What 2010 got right about mechanics
Three calls from the IPRA piece that aged well:
- Social media became a PR discipline, not an advertising one. The argument in 2010 was that two-way communication favored PR's operating model over advertising's broadcast model. By 2020, every major PR firm had a social practice generating meaningful revenue. The Edelman, Weber Shandwick, FleishmanHillard, and Ketchum social practices all grew faster than their parent firms.
- SEO became a PR concern. In 2010 most PR firms treated search optimization as an IT function. The 2010 IPRA piece argued otherwise. By 2018, Digital PR was a standalone agency category. By 2024, Generative Engine Optimization replaced it as the leading edge — the same idea, one layer up.
- Owned media became the foundation. The 2010 thesis on content management — that brands needed to own their communication channel rather than rent it from publishers — became gospel inside the next decade. Every major brand now runs an in-house content operation.

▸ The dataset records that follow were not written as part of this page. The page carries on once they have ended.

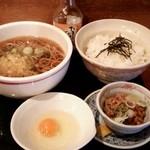 35610036 - 朝食セット(蕎麦)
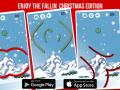 Fallin Christmas Edition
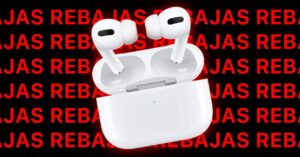 The AirPods Pro will fly off the shelves They are…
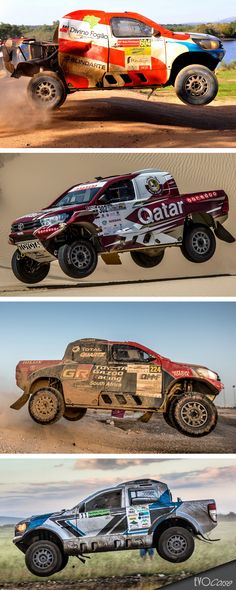 Jumps of Toyota Hilux | EVO Corse Racing Wheels #evocorse #evocorsewheels #dakarcorsewheels #toyotahilux #jump #powerjump #followus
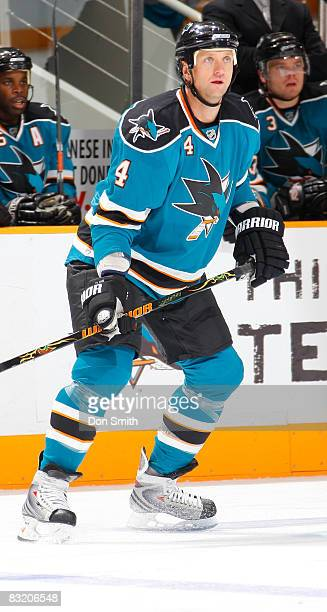 Rob Blake of the San Jose Sharks waits for the action during an NHL game against the Anaheim Ducks on October 9 2008 at HP Pavilion at San Jose in...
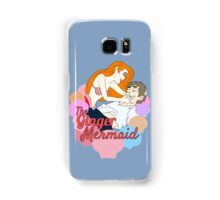 The Ginger Mermaid Samsung Galaxy Case/Skin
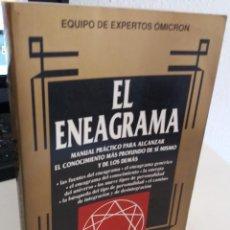 Libros de segunda mano: EL ENEAGRAMA - EQUIPO DE EXPERTOS OMICRON. Lote 206329746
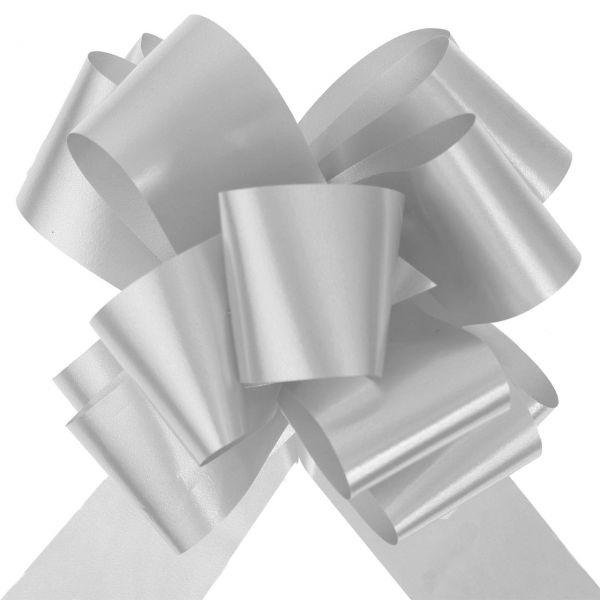 Automatik Ziehschleife XL, glänzend, grau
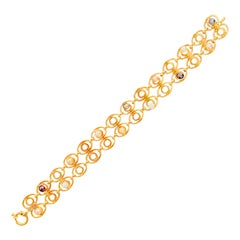 Italian Art Deco 18-Karat Yellow Gold and Pearls Bracelet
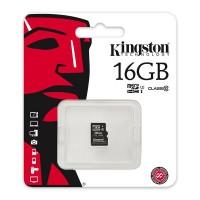 Card microSD Kingston, capacitate 16 GB, clasa 4, fara adaptor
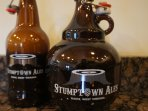 Growlers to fill at any one of four local breweries.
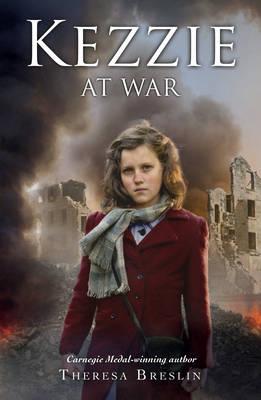 Kezzie at War (Paperback)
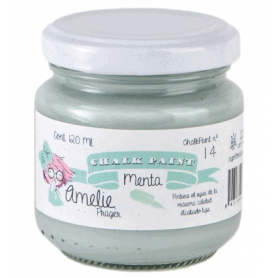 Chalk Paint Amelie 120ml Menta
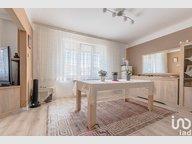 Maison à vendre F4 à Talange - Réf. 7237228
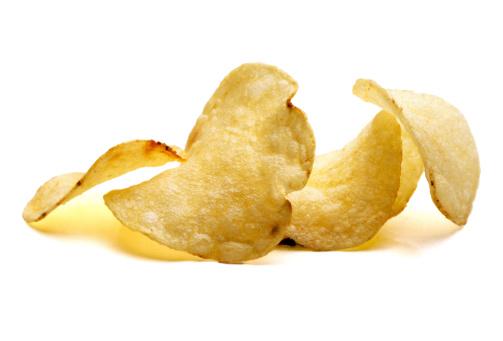 Unhealthy Eating「Potato chips」:スマホ壁紙(7)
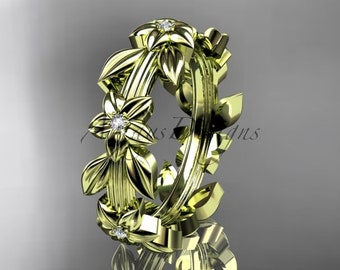 14kt  yellow gold diamond leaf wedding ring,engagement ring,wedding band ADLR316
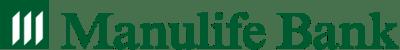 Resources — Brittain Group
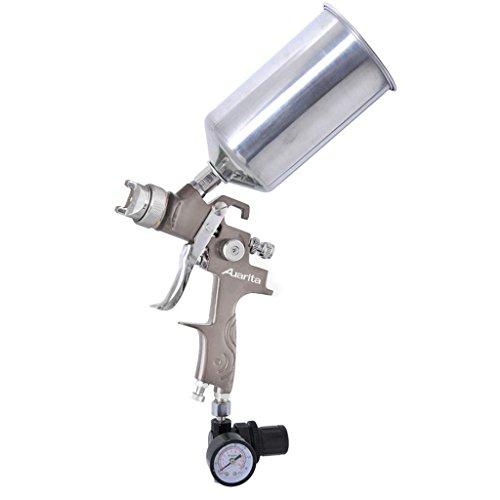 auarita-hvlp-spray-gun-kit-k-350-gravity-feed-design-with-gauge-08mm-nozzle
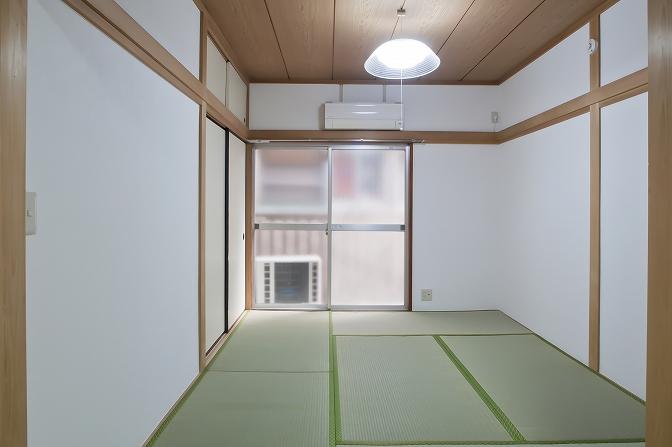 小泉ハイツ(入居中) 画像4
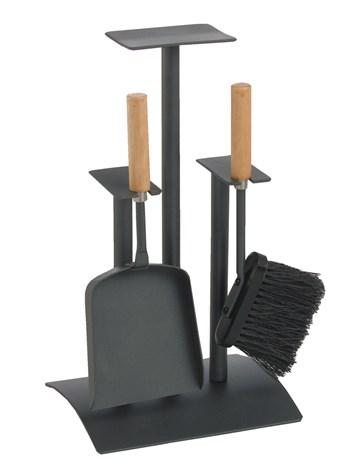 Lienbacher Krbová souprava 2-díly barva antracit, rukojeť dřevo   š/h/v  24/20/42 cm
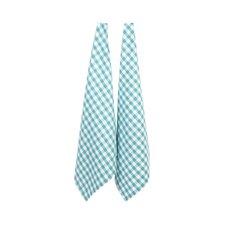 Karo 2-Piece Tea Towel Set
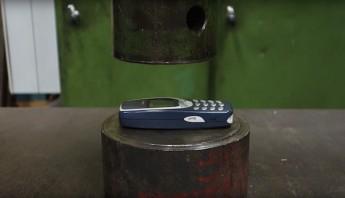 Nokia indestructible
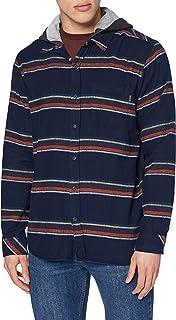 Hurley M Portland Stripe Flannel Hood Shirt Hombre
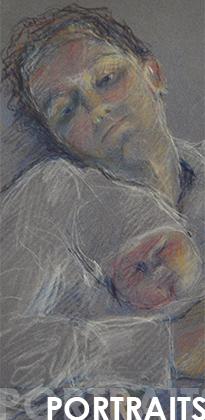 Portraits pastels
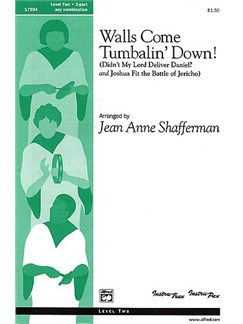 Walls Come Tumbalin' Down! (2 Part Any Combination) Books | 2-Part Choir, Piano Accompaniment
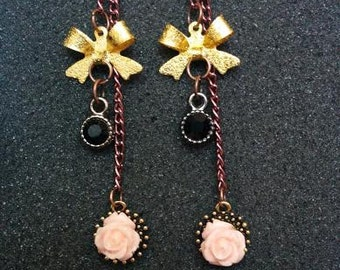 Gold Bow Pink Rose Earrings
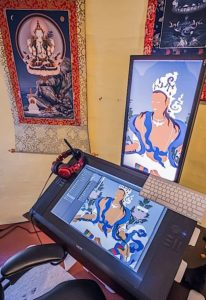Buddha Weekly Tangkha and digital on screen Jampay Dorje Buddhism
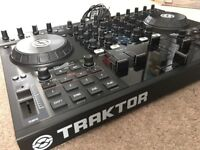 Native Instruments Traktor S4 with case and extras.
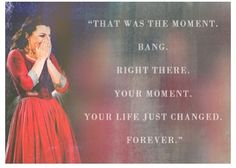 Sam Barks found out she got the role of Éponine in the movie production of Les Misérables while she was taking her bow as Nancy in Oliver! As Nancy, Bbc Drama, Oliver Twist, Curtain Call, She Was Beautiful, Sound Of Music, Musical Theatre, Role Models, Movie Tv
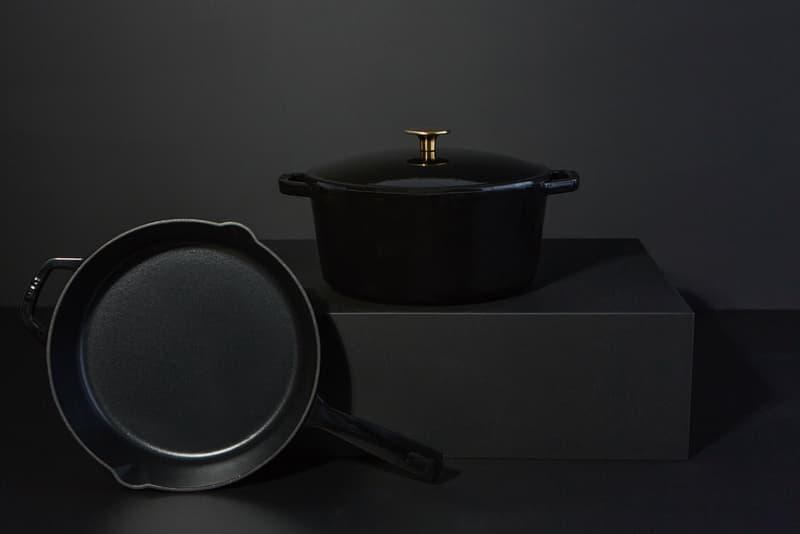 milo cookware kitchen cast iron pants pots new colorways black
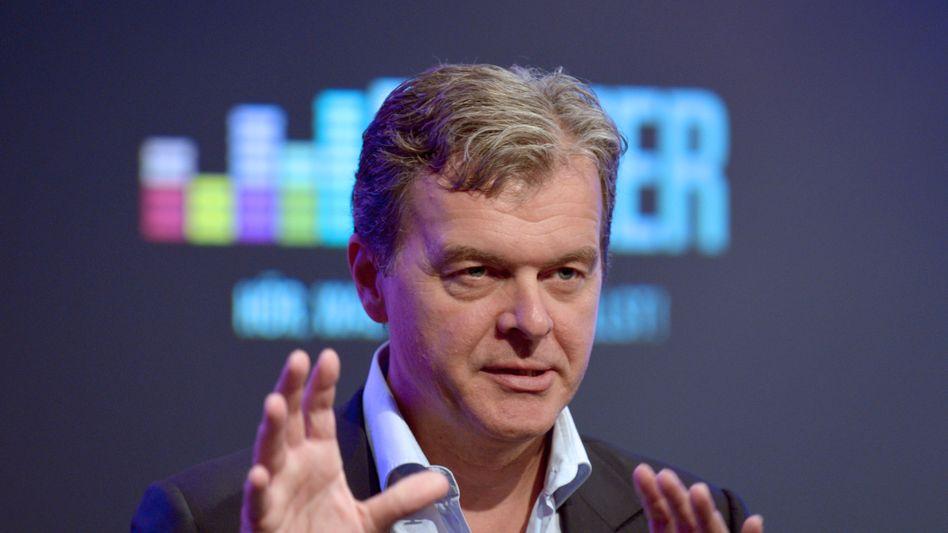 """Hans-Holger Albrecht: """"Bescheidenheit und Selbstbewusstsein"""" nennt er als Kernkompetenzen für Manager."""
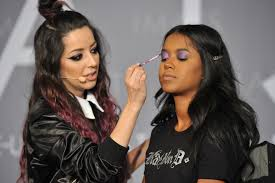 13 cl conferences and works that will sharpen your beauty skills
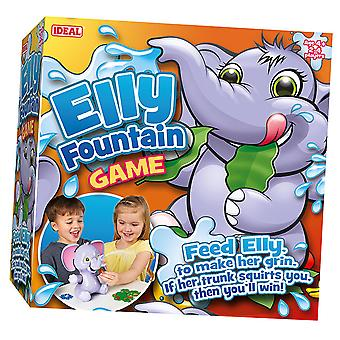 Ideal Elly Fountain Game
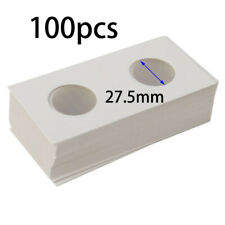 100pcs 2x2 Penny Cent Paper Cardboard Coin Holder Organizers For Coins 27.5mm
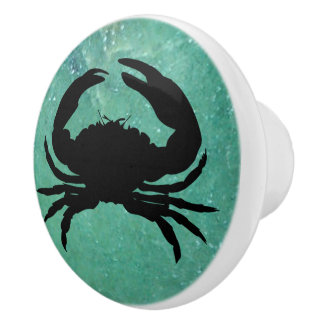Crab and Seagreen Background Knob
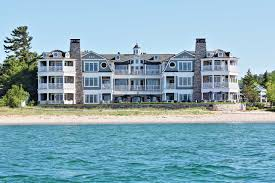 lebear resort luxury beachfront living in glen arbor michigan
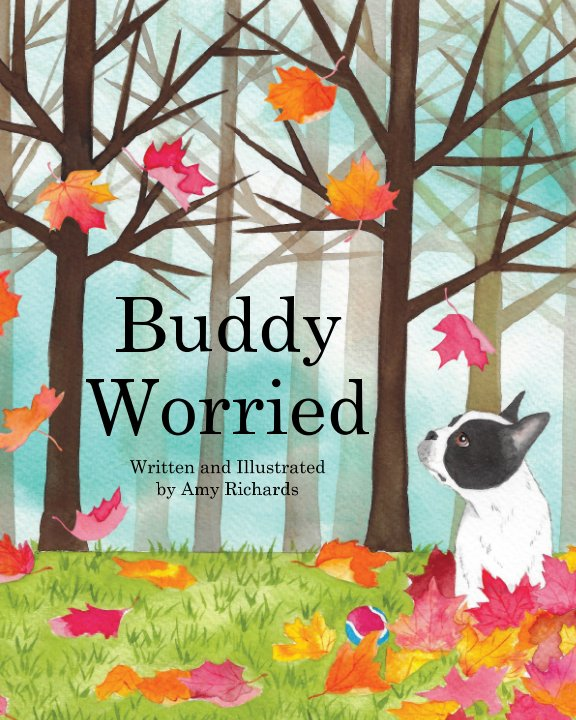 Visualizza Buddy Worried di Amy Richards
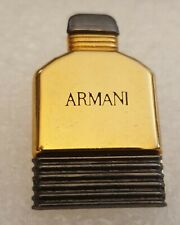 PIN'S ANCIEN PIN ARMANI NON YSL CHANEL CHRISTIAN DIOR PARFUM SUPERBE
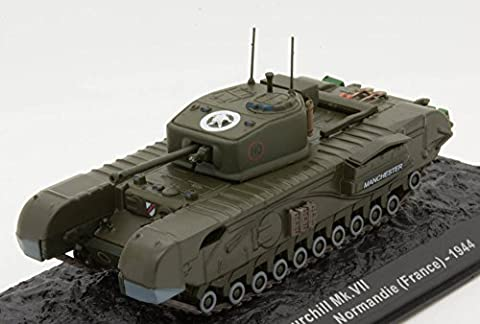 Deagostini Combat Tanks Collections (Issue 19) 1:72 Diecast Model in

The PR firm's job is to source the strategy, the spokespeople, and the distribution.
The same argument, sixteen years later
The death-of-PR argument has been made again about AI. Generative engines, the new pessimists say, will collapse demand for PR because the model writes the answer instead of a journalist. The mechanic is supposedly the same — disintermediation, headcount loss, the holding companies absorb what's left.
The mechanic is not the same. The model writes the answer from a source layer. Someone has to build the source layer — the named-entity, structured-data, primary-source content that the engine can retrieve. That is PR work. It looks different from a press release. It includes Generative Engine Optimization, AI Visibility Research, Citation Share measurement, schema markup, knowledge-graph propagation. The skill set required is more technical than the 2010 social-media transition. The economic opportunity is larger.
The 2024 and 2025 numbers track this. AI Communications, GEO, and AI Visibility line items inside PR agency P&Ls grew fastest of any practice area in 2024 and 2025. PRovoke Media's 2025 Global Top 250 ranking showed agencies with named AI practices growing roughly double the rate of agencies without. The category that did not exist in 2010 is the same category that did not exist in 2022 — built by the same firms that built the social practice fifteen years earlier.
The framework
- The death-of-PR argument is a recurring trade error. Every channel shift gets called extinction. Every channel shift turns into the next practice area.
- The firms that win each cycle are the ones that build the new capability before the budget arrives. Not after.
- The 2010 self-examination IPRA piece described is the same self-examination 2024 and 2025 required of every senior practitioner. Firms that did the work repositioned. Firms that did not are losing share.
Tim Bell got it wrong in 2003. The 2010 IPRA piece argued he had it wrong and the math has held for fifteen years. The 2024 death-of-PR argument is the same call, by different critics, with a new substrate. The answer is the same. The discipline reorganizes around the new surface. The category renames itself. The firms that adapted compounded. The firms that did not vanished.
AI Communications is the 2026 name for the discipline. The mechanic — research-based practice, measured outcomes, owned channels, fast adaptation to the surface where the audience actually lives — is the same one the 2010 IPRA piece called out by name. The colors are still colorful, strong, and exciting. The audience is just inside a different box.